------ DATA FOR THE TASK ------
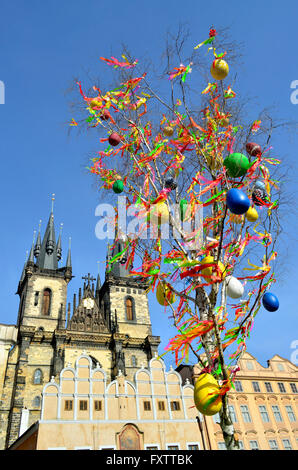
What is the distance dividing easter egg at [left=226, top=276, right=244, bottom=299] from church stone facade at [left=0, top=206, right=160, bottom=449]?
2385cm

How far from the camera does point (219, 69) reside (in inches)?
226

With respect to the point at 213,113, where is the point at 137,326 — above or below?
above

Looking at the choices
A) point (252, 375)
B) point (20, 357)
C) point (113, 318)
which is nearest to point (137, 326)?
point (113, 318)

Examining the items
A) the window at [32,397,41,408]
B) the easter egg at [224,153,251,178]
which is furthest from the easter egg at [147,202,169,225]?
the window at [32,397,41,408]

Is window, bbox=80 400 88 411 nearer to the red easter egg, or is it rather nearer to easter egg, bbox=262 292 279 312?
easter egg, bbox=262 292 279 312

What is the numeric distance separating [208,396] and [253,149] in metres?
3.96

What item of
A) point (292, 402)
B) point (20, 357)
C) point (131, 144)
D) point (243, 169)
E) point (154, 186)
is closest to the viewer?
point (243, 169)

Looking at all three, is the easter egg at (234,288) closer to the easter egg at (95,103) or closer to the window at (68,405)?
the easter egg at (95,103)

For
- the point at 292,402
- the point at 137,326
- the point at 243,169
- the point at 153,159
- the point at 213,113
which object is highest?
the point at 137,326

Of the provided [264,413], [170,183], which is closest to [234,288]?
[170,183]

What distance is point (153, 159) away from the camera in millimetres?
6430

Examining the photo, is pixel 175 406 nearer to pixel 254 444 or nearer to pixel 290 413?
pixel 254 444
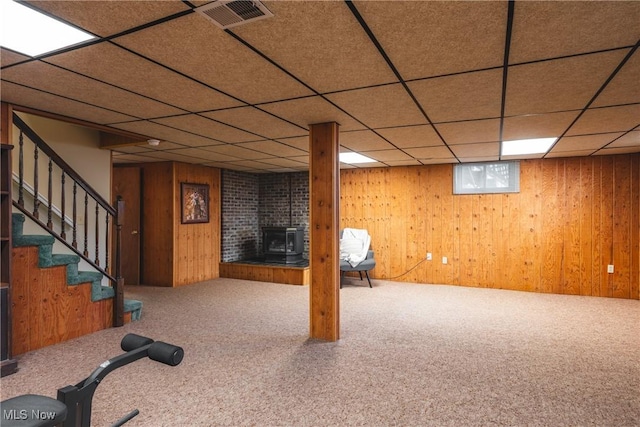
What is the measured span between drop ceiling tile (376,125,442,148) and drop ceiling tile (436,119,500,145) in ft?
0.37

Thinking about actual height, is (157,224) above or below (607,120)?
below

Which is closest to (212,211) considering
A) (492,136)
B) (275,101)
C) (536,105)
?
(275,101)

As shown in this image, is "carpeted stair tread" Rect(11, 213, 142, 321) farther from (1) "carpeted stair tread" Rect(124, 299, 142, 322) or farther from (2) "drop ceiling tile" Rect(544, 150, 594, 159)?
(2) "drop ceiling tile" Rect(544, 150, 594, 159)

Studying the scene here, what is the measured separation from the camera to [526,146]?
4.66m

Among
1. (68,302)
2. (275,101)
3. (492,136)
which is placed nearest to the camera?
(275,101)

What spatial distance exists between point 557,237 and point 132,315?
5.96 m

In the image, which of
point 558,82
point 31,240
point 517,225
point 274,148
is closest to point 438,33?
point 558,82

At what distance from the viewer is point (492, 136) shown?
160 inches

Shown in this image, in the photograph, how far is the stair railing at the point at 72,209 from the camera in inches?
128

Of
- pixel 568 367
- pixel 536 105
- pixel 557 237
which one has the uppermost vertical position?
pixel 536 105

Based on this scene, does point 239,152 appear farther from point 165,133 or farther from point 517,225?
point 517,225

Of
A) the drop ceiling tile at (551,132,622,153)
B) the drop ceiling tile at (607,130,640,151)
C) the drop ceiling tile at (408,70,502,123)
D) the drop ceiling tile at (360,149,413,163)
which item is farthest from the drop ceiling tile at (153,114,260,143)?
the drop ceiling tile at (607,130,640,151)

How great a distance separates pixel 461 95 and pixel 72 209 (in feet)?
14.4

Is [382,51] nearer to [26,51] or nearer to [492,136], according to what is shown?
[26,51]
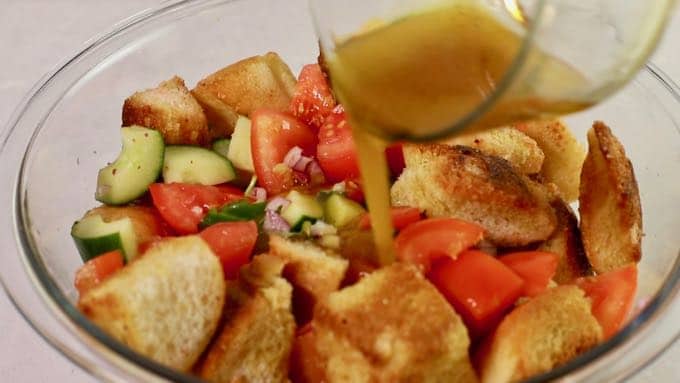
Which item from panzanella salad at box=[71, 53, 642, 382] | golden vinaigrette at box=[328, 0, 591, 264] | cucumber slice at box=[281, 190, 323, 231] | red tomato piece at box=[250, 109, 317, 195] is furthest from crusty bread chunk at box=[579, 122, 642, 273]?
red tomato piece at box=[250, 109, 317, 195]

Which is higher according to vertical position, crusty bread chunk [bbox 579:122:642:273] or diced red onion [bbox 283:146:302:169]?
diced red onion [bbox 283:146:302:169]

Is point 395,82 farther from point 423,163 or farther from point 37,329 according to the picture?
point 37,329

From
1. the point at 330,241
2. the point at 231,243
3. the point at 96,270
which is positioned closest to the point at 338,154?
the point at 330,241

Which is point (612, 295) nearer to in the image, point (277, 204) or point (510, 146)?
point (510, 146)

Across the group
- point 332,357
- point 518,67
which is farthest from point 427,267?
point 518,67

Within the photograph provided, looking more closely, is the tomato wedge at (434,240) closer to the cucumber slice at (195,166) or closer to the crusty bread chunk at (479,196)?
the crusty bread chunk at (479,196)

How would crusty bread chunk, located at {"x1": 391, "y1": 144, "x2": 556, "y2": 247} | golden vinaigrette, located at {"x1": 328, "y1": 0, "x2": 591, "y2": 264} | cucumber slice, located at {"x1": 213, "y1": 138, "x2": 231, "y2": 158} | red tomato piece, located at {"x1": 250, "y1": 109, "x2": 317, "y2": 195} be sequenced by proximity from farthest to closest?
cucumber slice, located at {"x1": 213, "y1": 138, "x2": 231, "y2": 158} < red tomato piece, located at {"x1": 250, "y1": 109, "x2": 317, "y2": 195} < crusty bread chunk, located at {"x1": 391, "y1": 144, "x2": 556, "y2": 247} < golden vinaigrette, located at {"x1": 328, "y1": 0, "x2": 591, "y2": 264}

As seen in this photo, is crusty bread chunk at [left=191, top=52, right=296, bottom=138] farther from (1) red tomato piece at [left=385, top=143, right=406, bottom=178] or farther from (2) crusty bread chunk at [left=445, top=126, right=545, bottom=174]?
(2) crusty bread chunk at [left=445, top=126, right=545, bottom=174]

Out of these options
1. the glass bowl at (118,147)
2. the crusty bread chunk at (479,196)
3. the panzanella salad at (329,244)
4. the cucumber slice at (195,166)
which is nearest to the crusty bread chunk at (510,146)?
the panzanella salad at (329,244)
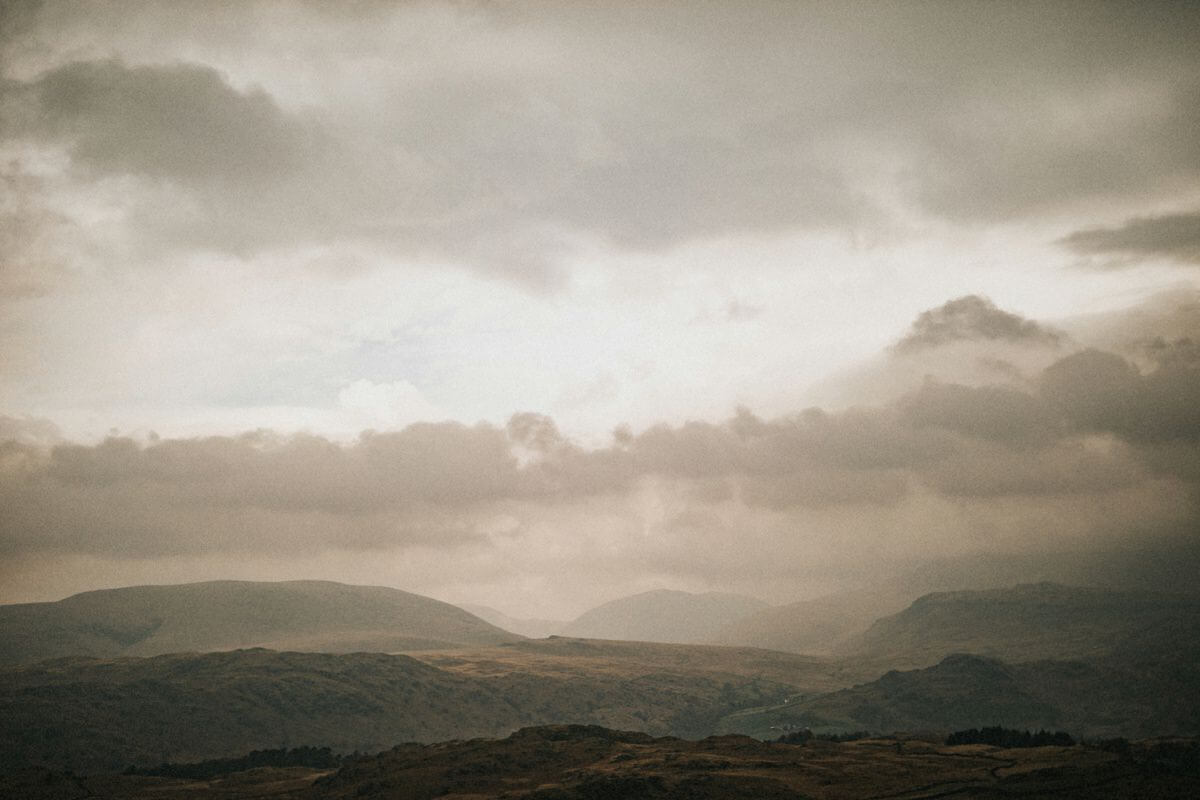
------
GOAL:
Pick out every line in the rows above that contains the string "bottom", and copy each one. Treat uppercase and lowercase as different.

REPLY TO THE EXERCISE:
What is the distance dividing easter egg at [left=226, top=276, right=244, bottom=299] from church stone facade at [left=0, top=206, right=160, bottom=449]?
As seen in this photo, is crusty bread chunk at [left=191, top=52, right=296, bottom=138] farther from (1) red tomato piece at [left=385, top=143, right=406, bottom=178] or farther from (2) crusty bread chunk at [left=445, top=126, right=545, bottom=174]?
(2) crusty bread chunk at [left=445, top=126, right=545, bottom=174]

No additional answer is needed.